Logs with Rules

A TL;DR on blockchains

Disclaimer: I work at Gem — all opinions are my own.

People often ask me what a blockchain is. That’s not surprising; as diverse industries gain interest in the topic, blockchain technology has continued its meteoric rise in awareness and popularity into 2016.

‘Blockchain’ interest over time (Google Trends)

What is really surprising is that among those who ask me that question, most of them have asked it before. More than comparable emerging technologies, it seems like the blockchain conversation is muddy and confusing. Eager, intelligent people can spend a week researching the topic and still feel like they have to ask, “So, what is it?

We don’t have a good way of talking about “blockchain” yet.

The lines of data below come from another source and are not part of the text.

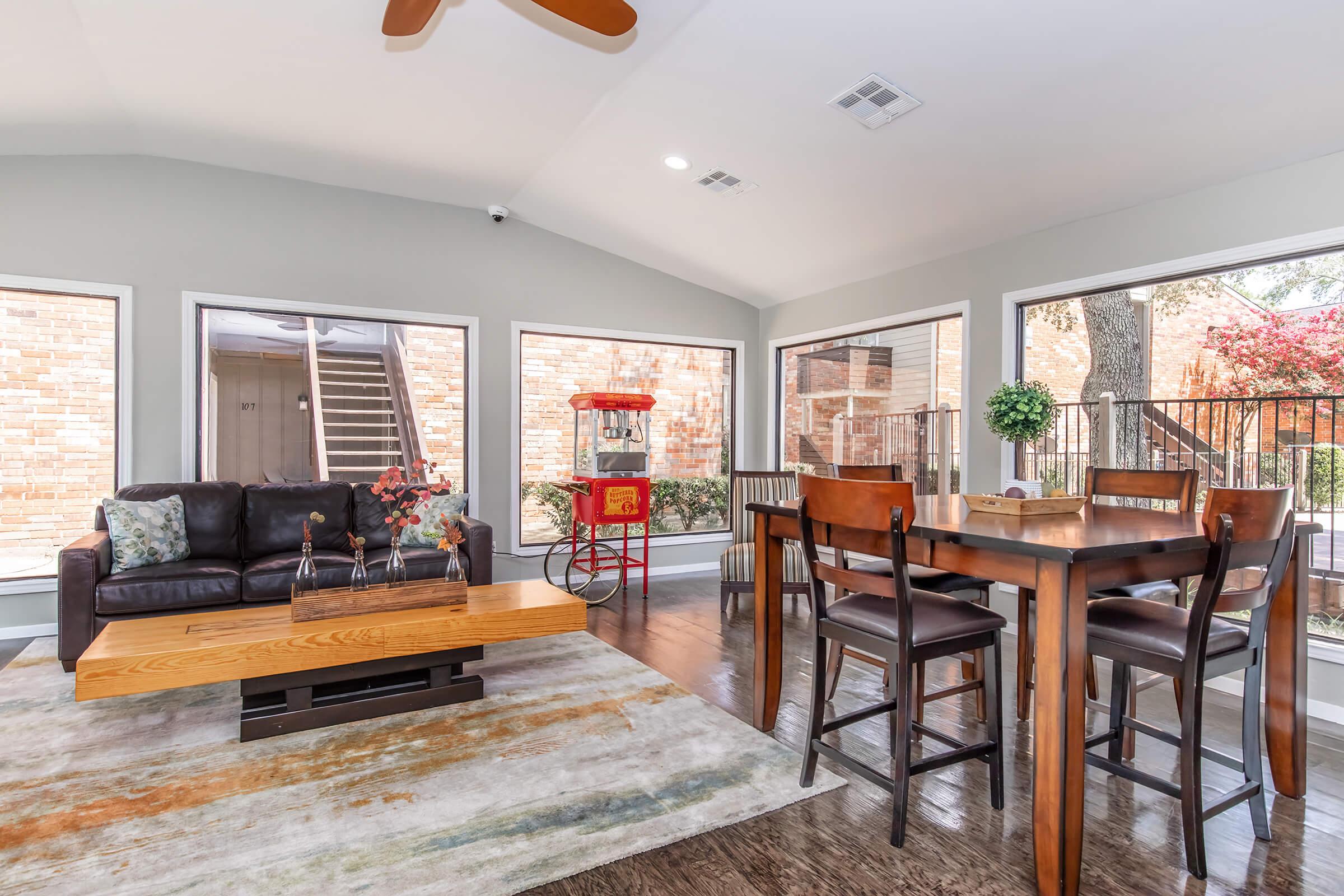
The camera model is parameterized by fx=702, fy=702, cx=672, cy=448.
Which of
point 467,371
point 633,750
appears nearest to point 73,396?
point 467,371

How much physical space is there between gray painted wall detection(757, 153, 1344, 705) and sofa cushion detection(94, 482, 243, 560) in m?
4.43

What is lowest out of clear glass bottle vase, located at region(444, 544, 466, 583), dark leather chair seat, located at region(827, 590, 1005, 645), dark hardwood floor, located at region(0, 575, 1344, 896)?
dark hardwood floor, located at region(0, 575, 1344, 896)

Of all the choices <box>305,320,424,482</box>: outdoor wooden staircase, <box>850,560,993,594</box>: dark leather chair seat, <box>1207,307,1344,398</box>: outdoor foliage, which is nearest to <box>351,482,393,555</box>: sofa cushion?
<box>305,320,424,482</box>: outdoor wooden staircase

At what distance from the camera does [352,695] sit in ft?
9.82

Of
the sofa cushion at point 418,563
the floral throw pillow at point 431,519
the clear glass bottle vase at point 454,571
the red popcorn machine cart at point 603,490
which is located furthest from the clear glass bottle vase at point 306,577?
the red popcorn machine cart at point 603,490

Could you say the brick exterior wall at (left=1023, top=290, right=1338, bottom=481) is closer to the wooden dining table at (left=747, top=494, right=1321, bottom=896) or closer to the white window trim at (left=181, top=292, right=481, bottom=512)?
the wooden dining table at (left=747, top=494, right=1321, bottom=896)

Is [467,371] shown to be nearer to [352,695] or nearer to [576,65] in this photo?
[576,65]

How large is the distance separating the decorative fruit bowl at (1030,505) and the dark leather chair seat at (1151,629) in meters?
0.33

The term is new, in·con·sis·tent·ly defined, and under constant re-appropriation. This confusion around what exactly “blockchain” means is understandable for a couple of reasons:

  1. The origin of the term is questionable and (as has often been noted) is not from the Bitcoin white paper.
    There is no authority to which we can appeal for a clear definition, which isn’t a problem in itself, but has contributed to widespread equivocation around its use.
    For an examination of “blockchain” as interpreted from the perspective of Satoshi Nakamoto’s paper on Bitcoin (the first modern blockchain and the project that popularized the term) check out David Hudson’s well-done post on the topic.
  2. The concept of a blockchain is easily conflated with related components of blockchain-based systems.
    Unlike unclear etymology, this problem is difficult to dismiss and is largely a matter of fuzzy semantics — for example:
    Blockchain networks are peer-to-peer networks of computers (like e.g. BitTorrent) that seek to collectively agree on what data belongs in a given blockchain. 
    Blockchain nodes on that P2P network typically keep a full copy of the blockchain in a local database, but importantly:
a blockchain is neither a network nor a database.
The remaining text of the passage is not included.